» **GIVEN TASK A**
Reproduce the passage on grief from "Technically I started" up to and including "aligned than ever.".
» **GIVEN TASK B**
Does the passage on grief agree with each of these statements: (i) eight years have passed since his last birthday; (ii) the narrator texted his family on November 4th; (iii) grief gets smaller over time? Answer yes or no for each, quoting the words of the passage that decide it.

» **GIVEN PASSAGE**
******************************

I looked at my phone… November 4th.

Ah, of course.

He would have been 35.

The grief was lighter, different than any year before. And while I didn’t write about it then, talk about it with anyone around me, or even reach out to text his family, I held him in my heart throughout the day.

It’s been eight years since his last birthday.

Seven years and 11 months since he chose to leave us all.

Several lifetimes since he turned my world inside out.

“How long after your loss did you realize you’d healed?” I was asked the other day. I responded with only a laugh at first because that’s such a challenging question to answer.

Technically I started healing a handful of weeks after my loss when a friend gifted me energy work that helped me to breathe normally for the first time. Or maybe it was seven months after my brain began deteriorating from PTSD, and I had my first process. Or two years later, when I finally started honoring myself and my truth because I had stopped swallowing for nine days and nearly died.

The answer: healing is a journey.

It happens in layers, and sometimes things have to get worse before they get better. It’s confusing and chaotic and takes far longer than any of us want to say because grief never leaves us. It doesn’t get smaller. It doesn’t get “healed away.” We simply learn to carry it differently. We grow around and with it. We’re shaped because of it.

I’m happier, healthier, and more aligned than ever.

I’ve healed, and I continue to heal.

I am who I am because he lived and because he died.

His story will always be woven into mine, and I’m sure my body will never stop remembering the significant dates for as long as I live, even if I don’t cry over them anymore. Even if I hold them close to my heart.

And… there’s a lightness this year that I don’t take for granted.

It’s no longer the primary storyline I’m living.

It’s no longer a heavy weight, but an integrated piece of me.

And while I’ll never be grateful for his death, I’ll always be thankful for what I learned and who I chose to become in the aftermath of it.

******************************

» **MATERIAL PROVIDED**
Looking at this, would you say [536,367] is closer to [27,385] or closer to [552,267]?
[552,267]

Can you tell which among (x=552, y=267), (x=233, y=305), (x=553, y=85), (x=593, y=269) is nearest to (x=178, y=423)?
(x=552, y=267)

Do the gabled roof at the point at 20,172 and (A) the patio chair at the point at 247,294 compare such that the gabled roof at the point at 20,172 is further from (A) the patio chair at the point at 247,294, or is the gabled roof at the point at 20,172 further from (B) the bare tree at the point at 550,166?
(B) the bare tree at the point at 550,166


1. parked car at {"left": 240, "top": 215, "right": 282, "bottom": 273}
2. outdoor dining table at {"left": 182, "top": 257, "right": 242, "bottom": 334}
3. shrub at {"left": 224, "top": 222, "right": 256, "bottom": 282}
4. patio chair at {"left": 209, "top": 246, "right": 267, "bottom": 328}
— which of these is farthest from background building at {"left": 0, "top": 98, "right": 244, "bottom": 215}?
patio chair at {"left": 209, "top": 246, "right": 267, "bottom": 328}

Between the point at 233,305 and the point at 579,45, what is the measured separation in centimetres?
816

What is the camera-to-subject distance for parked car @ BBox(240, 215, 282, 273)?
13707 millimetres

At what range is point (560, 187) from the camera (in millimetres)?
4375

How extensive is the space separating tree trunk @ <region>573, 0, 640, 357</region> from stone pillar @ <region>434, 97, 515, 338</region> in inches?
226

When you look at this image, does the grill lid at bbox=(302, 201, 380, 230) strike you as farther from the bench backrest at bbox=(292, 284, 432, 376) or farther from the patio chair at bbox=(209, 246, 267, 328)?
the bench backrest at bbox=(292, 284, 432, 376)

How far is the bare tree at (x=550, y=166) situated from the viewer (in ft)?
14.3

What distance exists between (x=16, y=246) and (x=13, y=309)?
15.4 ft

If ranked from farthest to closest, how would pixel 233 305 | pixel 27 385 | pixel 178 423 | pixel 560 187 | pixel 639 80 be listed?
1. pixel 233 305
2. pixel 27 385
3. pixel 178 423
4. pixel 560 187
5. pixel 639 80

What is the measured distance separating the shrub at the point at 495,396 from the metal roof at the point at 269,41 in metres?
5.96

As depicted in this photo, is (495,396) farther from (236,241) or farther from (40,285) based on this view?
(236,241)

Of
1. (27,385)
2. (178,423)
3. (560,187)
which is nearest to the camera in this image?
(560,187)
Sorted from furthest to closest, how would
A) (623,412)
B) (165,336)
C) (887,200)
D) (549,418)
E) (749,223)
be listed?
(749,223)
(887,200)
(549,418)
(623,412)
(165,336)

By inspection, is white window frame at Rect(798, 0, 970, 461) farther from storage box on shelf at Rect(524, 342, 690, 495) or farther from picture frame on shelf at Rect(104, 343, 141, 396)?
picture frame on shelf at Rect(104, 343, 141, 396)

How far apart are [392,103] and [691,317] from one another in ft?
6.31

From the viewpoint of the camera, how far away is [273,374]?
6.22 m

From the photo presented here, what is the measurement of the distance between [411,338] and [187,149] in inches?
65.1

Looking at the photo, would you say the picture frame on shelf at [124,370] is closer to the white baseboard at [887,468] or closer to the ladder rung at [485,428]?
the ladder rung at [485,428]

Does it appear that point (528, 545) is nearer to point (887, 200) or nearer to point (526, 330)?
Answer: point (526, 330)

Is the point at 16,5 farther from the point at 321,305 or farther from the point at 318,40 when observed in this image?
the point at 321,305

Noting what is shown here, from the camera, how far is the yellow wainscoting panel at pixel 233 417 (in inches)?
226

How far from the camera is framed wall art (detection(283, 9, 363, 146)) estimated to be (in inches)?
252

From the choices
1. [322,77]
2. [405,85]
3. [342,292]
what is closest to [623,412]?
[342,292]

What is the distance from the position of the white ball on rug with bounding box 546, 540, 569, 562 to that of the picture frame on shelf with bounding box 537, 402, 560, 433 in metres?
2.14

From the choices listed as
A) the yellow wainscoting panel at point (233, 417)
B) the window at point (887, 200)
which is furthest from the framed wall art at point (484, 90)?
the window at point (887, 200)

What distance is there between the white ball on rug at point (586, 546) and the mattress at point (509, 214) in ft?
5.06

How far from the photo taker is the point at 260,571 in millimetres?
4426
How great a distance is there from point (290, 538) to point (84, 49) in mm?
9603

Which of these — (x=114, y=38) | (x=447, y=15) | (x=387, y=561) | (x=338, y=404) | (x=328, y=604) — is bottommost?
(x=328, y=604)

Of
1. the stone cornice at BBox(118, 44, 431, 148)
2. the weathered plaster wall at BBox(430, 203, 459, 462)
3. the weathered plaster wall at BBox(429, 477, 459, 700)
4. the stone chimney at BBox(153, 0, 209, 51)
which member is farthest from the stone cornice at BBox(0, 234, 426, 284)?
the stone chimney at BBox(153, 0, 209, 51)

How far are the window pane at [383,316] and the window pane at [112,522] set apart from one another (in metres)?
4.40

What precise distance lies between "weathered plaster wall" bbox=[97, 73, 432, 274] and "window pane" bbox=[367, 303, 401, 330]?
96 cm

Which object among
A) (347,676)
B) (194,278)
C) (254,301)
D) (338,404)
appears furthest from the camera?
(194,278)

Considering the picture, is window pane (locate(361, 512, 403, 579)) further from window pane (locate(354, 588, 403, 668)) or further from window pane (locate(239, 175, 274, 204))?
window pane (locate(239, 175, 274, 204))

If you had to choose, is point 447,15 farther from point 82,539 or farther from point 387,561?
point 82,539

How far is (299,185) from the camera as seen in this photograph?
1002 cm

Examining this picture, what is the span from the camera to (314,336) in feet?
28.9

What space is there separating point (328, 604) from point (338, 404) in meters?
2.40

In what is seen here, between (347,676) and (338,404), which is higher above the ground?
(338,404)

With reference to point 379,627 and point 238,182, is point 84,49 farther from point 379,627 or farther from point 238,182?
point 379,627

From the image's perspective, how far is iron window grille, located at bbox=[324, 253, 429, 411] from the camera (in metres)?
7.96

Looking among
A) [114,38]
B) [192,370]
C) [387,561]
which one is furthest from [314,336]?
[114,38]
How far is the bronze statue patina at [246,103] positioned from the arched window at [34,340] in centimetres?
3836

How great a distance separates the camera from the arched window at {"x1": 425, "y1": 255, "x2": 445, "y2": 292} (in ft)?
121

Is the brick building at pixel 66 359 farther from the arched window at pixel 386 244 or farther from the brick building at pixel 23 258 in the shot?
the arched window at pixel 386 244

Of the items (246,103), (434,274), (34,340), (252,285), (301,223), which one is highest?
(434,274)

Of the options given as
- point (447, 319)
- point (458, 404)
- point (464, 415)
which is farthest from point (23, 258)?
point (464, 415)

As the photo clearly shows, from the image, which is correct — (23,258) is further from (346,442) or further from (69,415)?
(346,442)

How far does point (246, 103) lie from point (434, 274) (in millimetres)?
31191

******************************

» **CORRECT RESULT A**
Technically I started healing a handful of weeks after my loss when a friend gifted me energy work that helped me to breathe normally for the first time. Or maybe it was seven months after my brain began deteriorating from PTSD, and I had my first process. Or two years later, when I finally started honoring myself and my truth because I had stopped swallowing for nine days and nearly died.

The answer: healing is a journey.

It happens in layers, and sometimes things have to get worse before they get better. It’s confusing and chaotic and takes far longer than any of us want to say because grief never leaves us. It doesn’t get smaller. It doesn’t get “healed away.” We simply learn to carry it differently. We grow around and with it. We’re shaped because of it.

I’m happier, healthier, and more aligned than ever.

» **CORRECT RESULT B**
(i) Yes: "It’s been eight years since his last birthday."
(ii) No: "I didn’t write about it then, talk about it with anyone around me, or even reach out to text his family"
(iii) No: "It doesn’t get smaller."